#### Input records
--------------------------------------------------

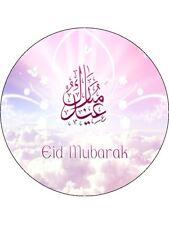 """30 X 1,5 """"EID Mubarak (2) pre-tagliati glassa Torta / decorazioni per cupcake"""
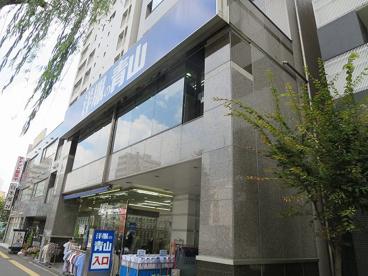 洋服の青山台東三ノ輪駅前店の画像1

--------------------------------------------------

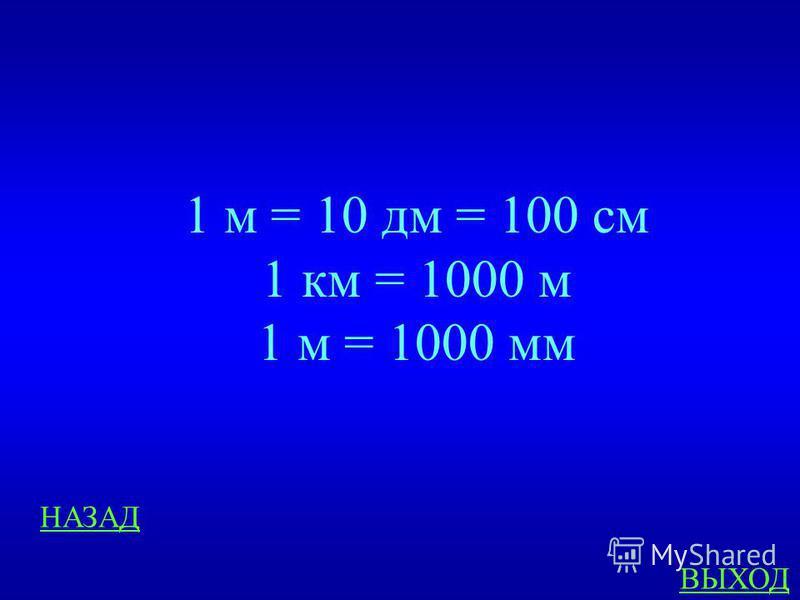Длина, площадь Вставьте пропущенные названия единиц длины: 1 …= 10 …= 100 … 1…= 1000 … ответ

--------------------------------------------------

#### Task prompt
When copying from the data above, begin at the line containing "Mubarak (2) pre-tagliati" and end at the line containing "洋服の青山台東三ノ輪駅前店の画像1"; return those lines exactly and leave all pictures behind.

#### Answer area
 """30 X 1,5 """"EID Mubarak (2) pre-tagliati glassa Torta / decorazioni per cupcake"""
 洋服の青山台東三ノ輪駅前店の画像1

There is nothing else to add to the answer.